Entonces, el nuevo del grupo habló.
  • Porque las madres comen piñas, por eso son más caras.
Y todos asintieron con la cabeza. Yo me quedé sorprendido. Eso no me había dicho el frutero. No depende sólo de la oferta sino de quién lo demande. Si lo demanda quien decide entonces puede costar más. Yo no sabía mucho de madres pero si bastante de abuelas. Las abuelas no comen piña, ni caquis, ni granadas, ellas comen plátanos y uvas, y naranjas. Me sentí afortunado de no tener que comer a gusto de madre. Y entonces tuve otra curiosidad ¿Qué comen los padres? pero no me atreví a preguntar.
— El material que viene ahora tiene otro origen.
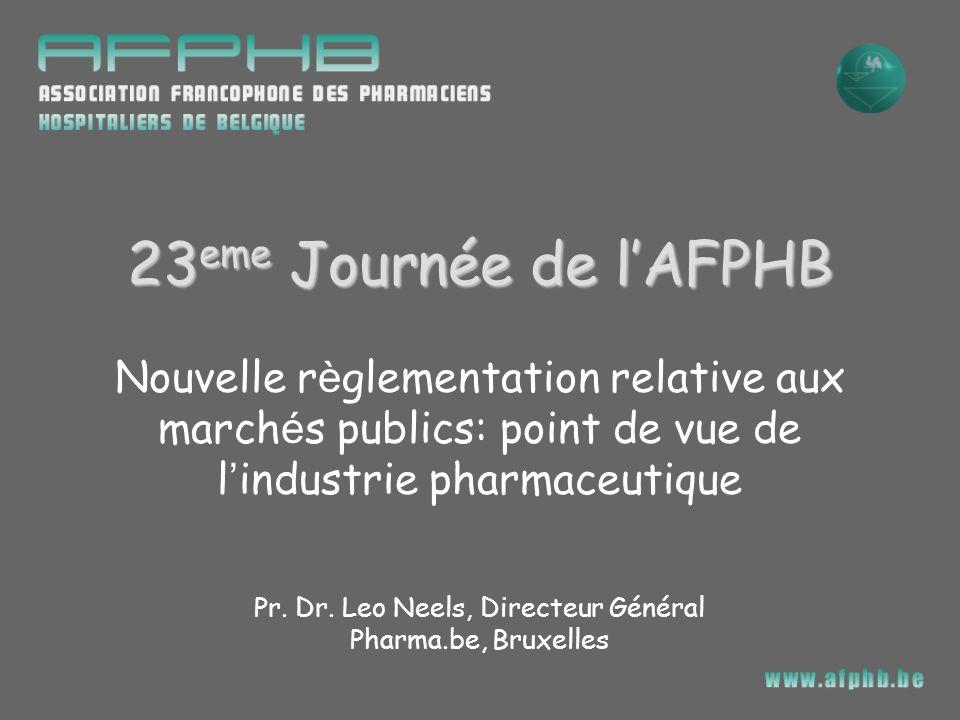 Nouvelle r è glementation relative aux march é s publics: point de vue de l industrie pharmaceutique Pr. Dr. Leo Neels, Directeur Général Pharma.be, B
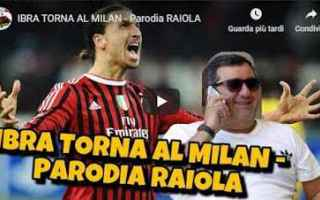 milan ibra raiola video gli autogol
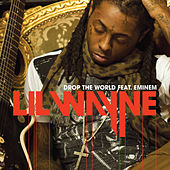 Drop The World by Lil Wayne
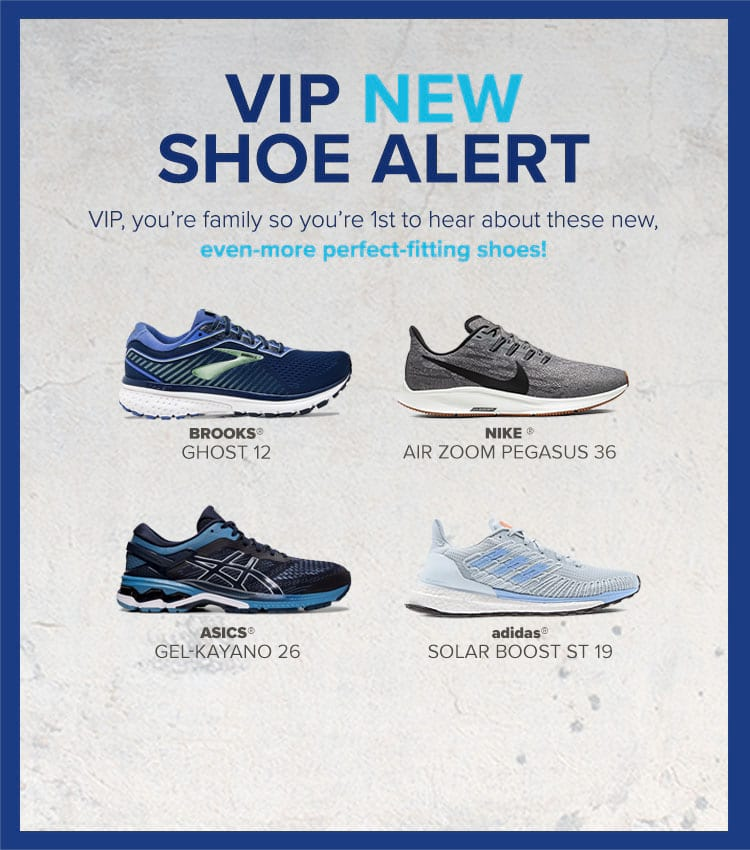 VIP NEW SHOE ALERT! VIP, you?re family so you?re 1st to hear about these new, even-more perfect-fitting shoes! Shop New Shoes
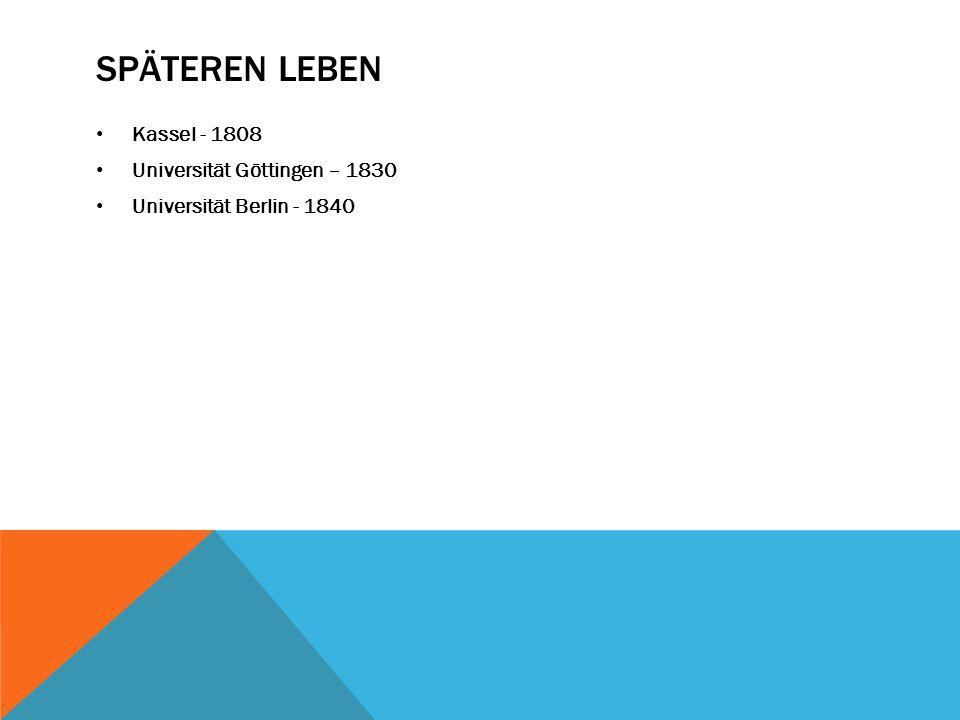 SPÄTEREN LEBEN Kassel - 1808 Universität Göttingen – 1830 Universität Berlin - 1840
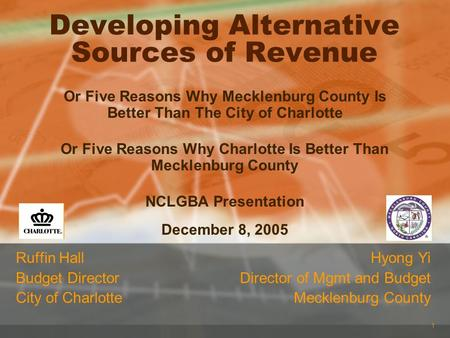 1 Developing Alternative Sources of Revenue Ruffin Hall Budget Director City of Charlotte Hyong Yi Director of Mgmt and Budget Mecklenburg County Or Five.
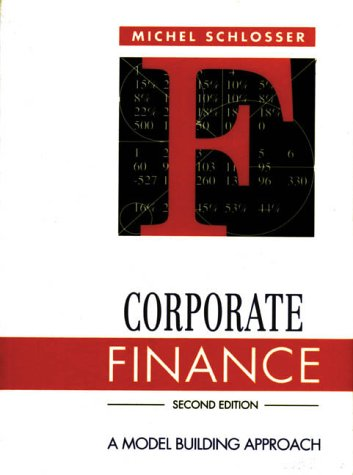 9780131763227: Corporate Finance: A Model-Building Approach
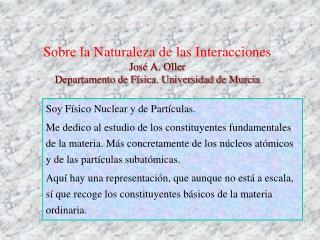 Soy Físico Nuclear y de Partículas.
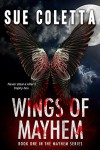 Wings of Mayhem (The Mayhem Series Book 1) - Sue Coletta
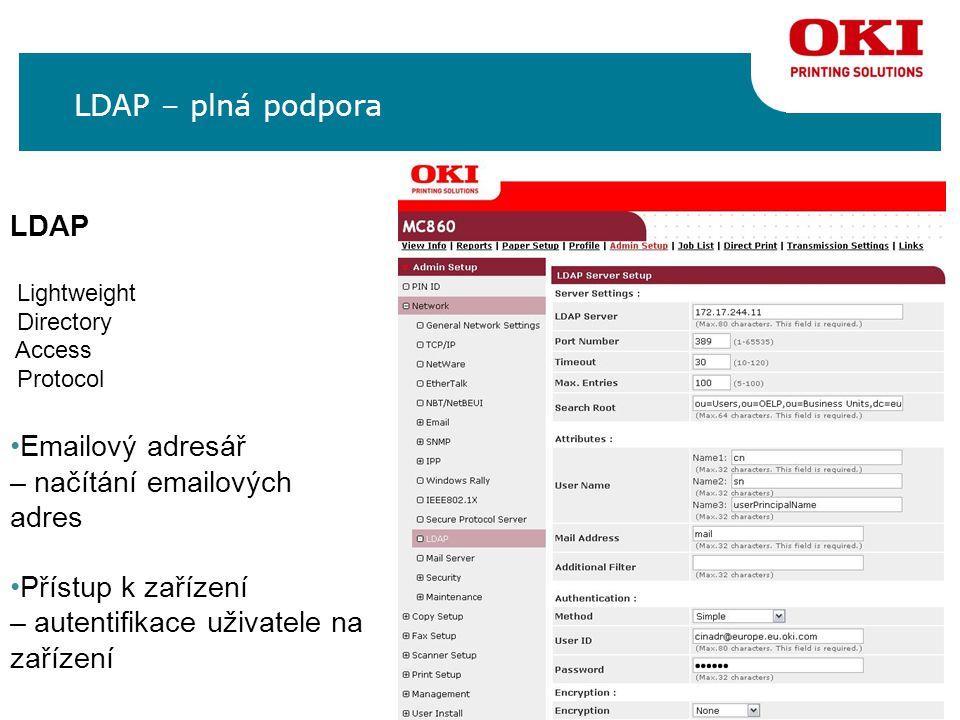 LDAP – plná podpora LDAP Lightweight Directory Access Protocol Emailový adresář – načítání emailových adres Přístup k zařízení – autentifikace uživatele na zařízení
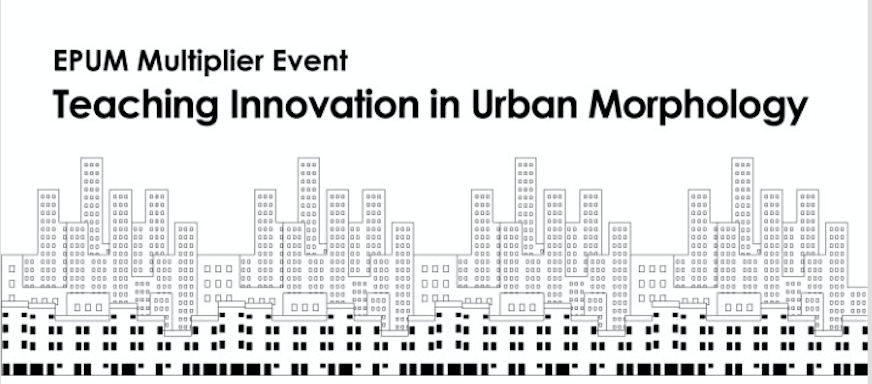 TEACHING INNOVATION IN URBAN MORPHOLOGY_EPUM 2nd MULTIPLIER EVENT_ROME 19.02.2020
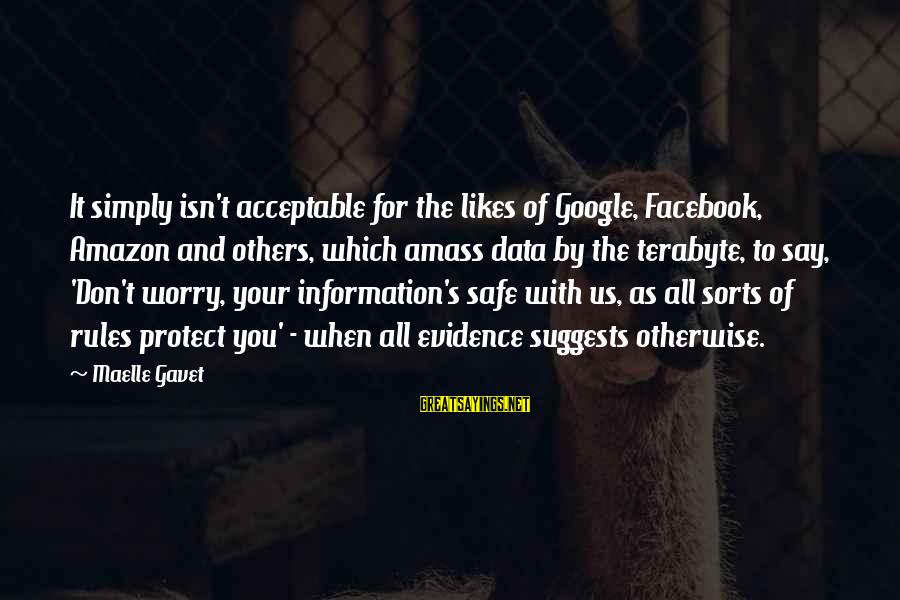 Best Facebook Likes Sayings By Maelle Gavet: It simply isn't acceptable for the likes of Google, Facebook, Amazon and others, which amass
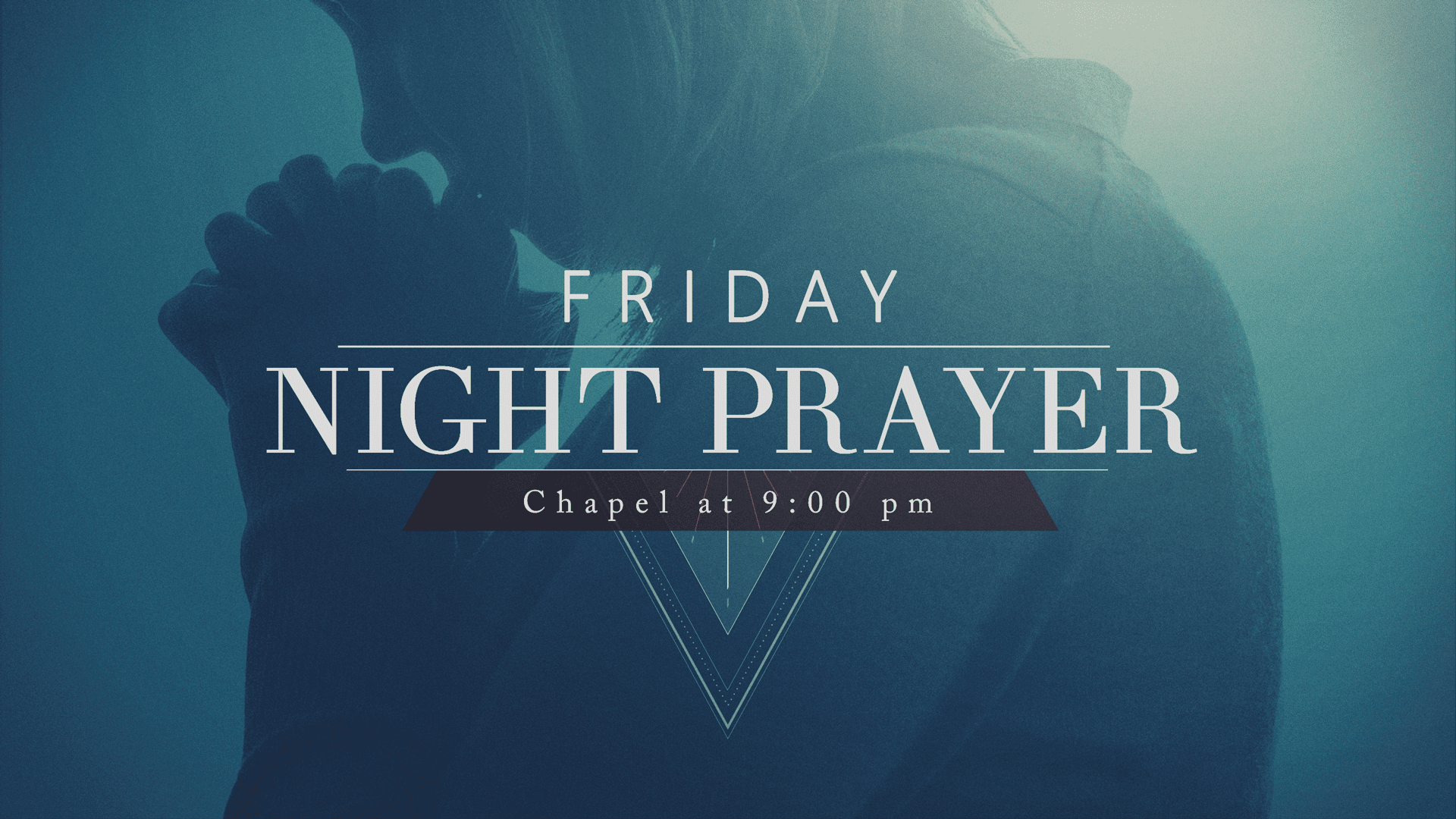 Friday Night Prayer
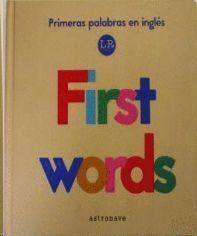 PRIMERAS PALABRAS EN INGLÉS. FIRST WORDS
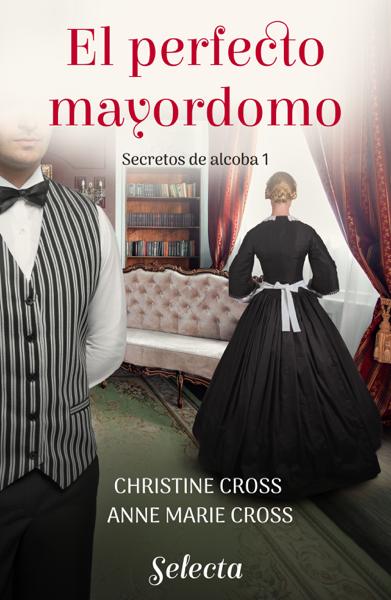 El perfecto mayordomo (Secretos de alcoba 1) por Anne Marie Cross & Christine Cross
No me gustaba hablar de padres en general, porque a mi no me afectaba el no tenerlos pero si notaba que al resto les ponía en una situación incómoda, de esas que provocan miraditas. Además, yo en esos temas no tenía argumentos, me sentía perdido. 
Al terminar el día fui a casa con mi nueva sombra, esa que caminaba por las hendiduras de las baldosas de la acera. Al llegar a mi portal se detuvo, y esperó a que abra, luego me dijo adiós sin esperar mi respuesta, yo la demoré porque no estaba seguro si el responderle me ataría a él de por vida. De hecho fue así. Desde ese día hasta terminar el bachillerato fuimos y volvimos juntos del colegio.
No fue tan incómodo como yo había pensado, no hablaba demasiado y si lo hacía solía tener fundamento. Le gustaba escuchar mis dudas sobre las cosas cotidianas, siempre tenía respuestas originales y lo decía un modo tal que sonaba al dictamen de un juez.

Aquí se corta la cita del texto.